M/s submitted to Chemistry in Britain.

Please address all correspondence to:

Dr Mark J Winter
Department of Chemistry
The University of Sheffield
Sheffield S3 7HF, UK.

M.Winter@Sheffield.ac.uk

Modification Date: Wednesday, March 29, 1995


Chemistry and the WWW

Henry S Rzepa, Benjamin J Whitaker, and Mark J Winter

Department of Chemistry, Imperial college, London, SW7 2AY, UK
School of Chemistry, University of Leeds, Leeds LS2 9JT, UK
Department of Chemistry, The University of Sheffield, Sheffield S3 7HF, UK


Box 4: Multipurpose Internet Mail Extensions for Chemistry

Multipurpose Internet Mail Extensions, or MIME for short, describe an Internet standard through which non-textual, or more specifically non-ASCII encoded, messages can be posted electronically across the world's computer networks.
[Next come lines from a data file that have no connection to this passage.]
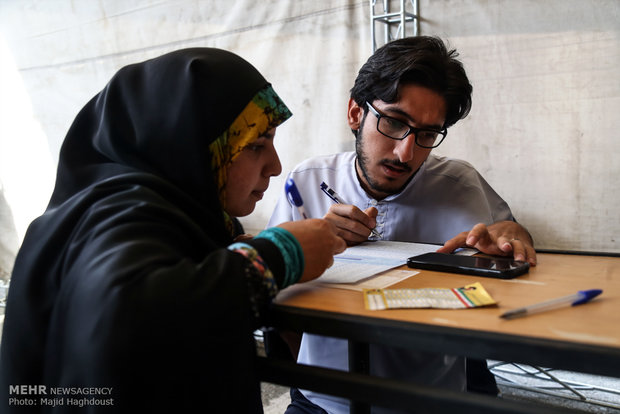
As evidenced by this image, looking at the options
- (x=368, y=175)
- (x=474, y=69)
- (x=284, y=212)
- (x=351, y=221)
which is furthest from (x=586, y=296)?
(x=474, y=69)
The MIME standard was introduced by Nathaniel Borenstein and Ned Freed in a series of Internet documents published in the early 90's [5]. Until the acceptance of the MIME mechanism data, such as images, video, audio files and compiled application software had to be first run through a program such as "uuencode" or "binhex" in order to generate an ASCII encoded file which could be sent through the various mail relays to its destination. This was clearly clumsy and time consuming, since the data had to be coded and decoded, generally by hand, before transmission and on receipt.

The solution put forward by Borenstein and Freed overcame these inconveniences without introducing any serious incompatibilities with existing electronic mail standards. At the heart of the mechanism a header field specifies the primary context type and sub-type of the data in body of the message and also indicates how the data should be represented.

As originally formulated the primary data types were "text", which could be used to represent textual information in a number of character sets, i.e. other than US-ASCII; "image", to transmit still picture data; "video" for moving pictures; "audio" for audio or voice data; and "application" for application or binary data. Two other primary types were also specified; "multipart", so that several data types could be sent at one time, and "message", for encapsulating one mail message within another. The authors formulated their proposals in such a way that the mechanism could be easily extended to incorporate other primary content types.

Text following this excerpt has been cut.